Start of Page

Sarah Wakefield


Indian Captive in Minnesota

sarahwakefieldWakefield was one of over 100 white women and children who were captured along the Minnesota River in the Dakota War in the late summer and early fall of 1862. Wakefield spent six weeks living among the Mdewakanton Dakota, often in danger from those who felt captives should be killed, but a brave named Chaska intervened on her behalf.

The Dakota War
In the years prior to the Civil War, relations between the Dakota people and white settlers had deteriorated considerably. The Dakota had been pushed into a narrow strip of reservation land along the Minnesota River. Once the Civil War began, already scarce resources were further strained, and the supplies promised to the Dakota in a “a series of broken peace treaties” were no longer available.

Therefore, the Indians were starving because food that was promised to them by the government never arrived. One of the tactics the Indians used was to capture white women to get money or food in return. The Dakota War exploded when the despair and anger of the starving tribesmen turned into deadly attacks on settlers in August and September 1862. It took the lives of some 500 whites and an unknown number of Indians.

At the onset of the Dakota War, Sarah Wakefield was the 33-year-old wife of a prosperous Indian Agency doctor in Minnesota. Her husband decided that she and their children would be safer at Fort Ridgely. George Gleason, a clerk at the Lower Agency warehouse, was assigned to drive Wakefield and her children: infant Lucy and 4-year-old James.

Chaska
Their journey to the fort was interrupted by a small band of Dakota, including a brave named Chaska, who captured Wakefield and her children and their driver Gleason. Another brave named Hapa killed Gleason and then turned his gun on Wakefield. Chaska persuaded Hapa to spare Wakefield, and she was taken as a war captive.

Wakefield was still nursing her daughter, and her body was weak and unaccustomed to the outdoors. Throughout her firsthand account of her captivity, Wakefield describes various ways that Chaska and his family protected her from murder, starvation and, at one point, from sexual assault.

Wakefield spent six weeks living among the Mdewakanton Dakota, under constant threats from either Hapa or Little Crow (the great war chief). According to Wakefield, Chaska saved them from certain death and abuse at the hands of his fellow tribesmen. “If it had not been for Chaska,’ Wakefield said, ‘my bones would now be bleaching on the prairie, and my children with Little Crow.”

End of Page
Start of Recorded data

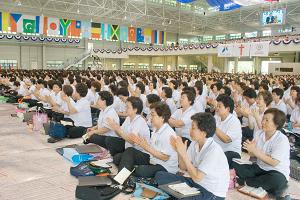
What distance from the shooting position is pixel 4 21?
28.6m

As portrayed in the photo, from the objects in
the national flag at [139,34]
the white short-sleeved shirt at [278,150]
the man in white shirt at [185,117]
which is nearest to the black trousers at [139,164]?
the man in white shirt at [185,117]

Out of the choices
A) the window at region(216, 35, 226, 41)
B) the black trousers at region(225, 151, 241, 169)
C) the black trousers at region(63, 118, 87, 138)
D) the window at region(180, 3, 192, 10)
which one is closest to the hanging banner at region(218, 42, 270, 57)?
the window at region(180, 3, 192, 10)

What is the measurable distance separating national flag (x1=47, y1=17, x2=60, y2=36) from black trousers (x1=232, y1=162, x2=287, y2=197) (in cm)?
3021

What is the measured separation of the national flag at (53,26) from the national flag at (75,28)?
1536 mm

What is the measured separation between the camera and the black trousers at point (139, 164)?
432cm

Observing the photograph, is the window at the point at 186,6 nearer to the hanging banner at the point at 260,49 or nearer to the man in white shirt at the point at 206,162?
the hanging banner at the point at 260,49

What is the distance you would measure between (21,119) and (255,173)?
7.08 metres

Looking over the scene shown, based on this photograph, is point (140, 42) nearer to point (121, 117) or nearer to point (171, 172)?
point (121, 117)

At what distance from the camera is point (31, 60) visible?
3209 cm

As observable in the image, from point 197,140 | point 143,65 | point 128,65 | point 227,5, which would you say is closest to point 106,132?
point 197,140

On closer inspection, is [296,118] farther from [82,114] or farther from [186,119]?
[82,114]

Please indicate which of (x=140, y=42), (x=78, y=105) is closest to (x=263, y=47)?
(x=78, y=105)

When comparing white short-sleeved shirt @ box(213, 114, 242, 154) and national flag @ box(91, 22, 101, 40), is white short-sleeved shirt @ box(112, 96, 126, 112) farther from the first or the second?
national flag @ box(91, 22, 101, 40)

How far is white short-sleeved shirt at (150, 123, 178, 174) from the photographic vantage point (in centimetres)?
396
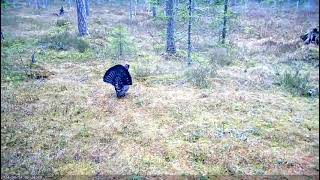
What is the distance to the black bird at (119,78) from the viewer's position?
11625 millimetres

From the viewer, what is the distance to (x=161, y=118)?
1038cm

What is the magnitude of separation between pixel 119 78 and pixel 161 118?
7.96ft

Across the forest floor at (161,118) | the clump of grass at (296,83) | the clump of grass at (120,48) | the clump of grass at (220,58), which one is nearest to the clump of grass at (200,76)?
the forest floor at (161,118)

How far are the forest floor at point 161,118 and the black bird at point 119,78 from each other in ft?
1.16

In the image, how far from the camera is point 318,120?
32.7 feet

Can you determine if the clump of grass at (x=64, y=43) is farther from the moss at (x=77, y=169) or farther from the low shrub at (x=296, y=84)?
the moss at (x=77, y=169)

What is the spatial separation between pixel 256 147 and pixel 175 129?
2.27 m

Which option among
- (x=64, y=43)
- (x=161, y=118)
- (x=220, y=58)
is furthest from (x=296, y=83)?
(x=64, y=43)

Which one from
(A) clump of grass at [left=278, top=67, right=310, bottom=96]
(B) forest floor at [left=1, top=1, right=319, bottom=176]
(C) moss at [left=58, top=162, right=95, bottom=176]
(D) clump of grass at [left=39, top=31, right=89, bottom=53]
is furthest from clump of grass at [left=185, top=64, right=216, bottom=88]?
(D) clump of grass at [left=39, top=31, right=89, bottom=53]

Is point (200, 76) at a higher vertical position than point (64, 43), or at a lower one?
lower

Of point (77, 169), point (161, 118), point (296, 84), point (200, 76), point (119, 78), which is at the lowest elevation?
point (77, 169)

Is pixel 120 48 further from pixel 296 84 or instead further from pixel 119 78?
pixel 296 84

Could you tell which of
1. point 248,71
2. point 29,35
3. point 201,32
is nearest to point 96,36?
point 29,35

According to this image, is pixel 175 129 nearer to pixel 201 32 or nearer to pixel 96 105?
pixel 96 105
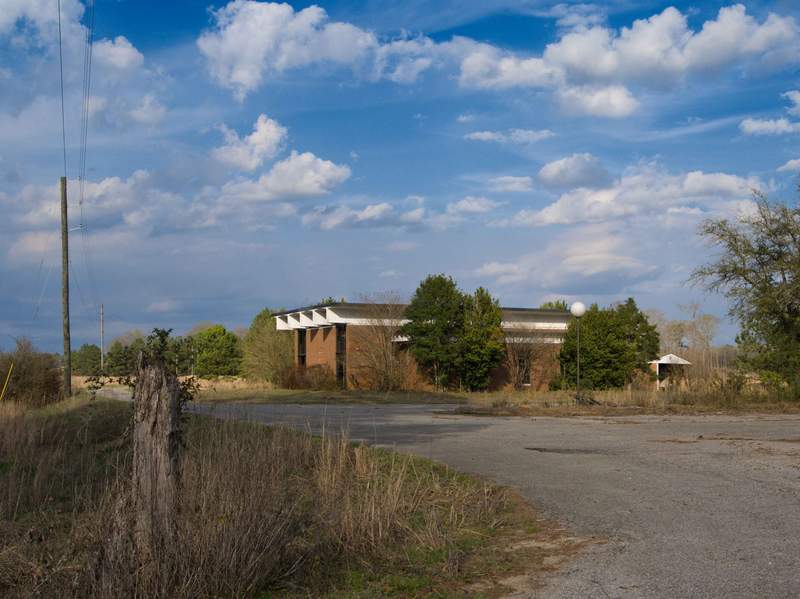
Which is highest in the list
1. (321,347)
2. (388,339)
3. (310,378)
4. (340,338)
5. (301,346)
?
(340,338)

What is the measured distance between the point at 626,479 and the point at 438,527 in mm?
4155

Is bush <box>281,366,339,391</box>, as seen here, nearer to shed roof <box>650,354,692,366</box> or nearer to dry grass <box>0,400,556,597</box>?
shed roof <box>650,354,692,366</box>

End of Recorded data

• _Do this_: Duplicate the passage from the Sarah Wakefield text, starting at "Therefore, the Indians" and ending at "number of Indians.".

• _Exercise output_:
Therefore, the Indians were starving because food that was promised to them by the government never arrived. One of the tactics the Indians used was to capture white women to get money or food in return. The Dakota War exploded when the despair and anger of the starving tribesmen turned into deadly attacks on settlers in August and September 1862. It took the lives of some 500 whites and an unknown number of Indians.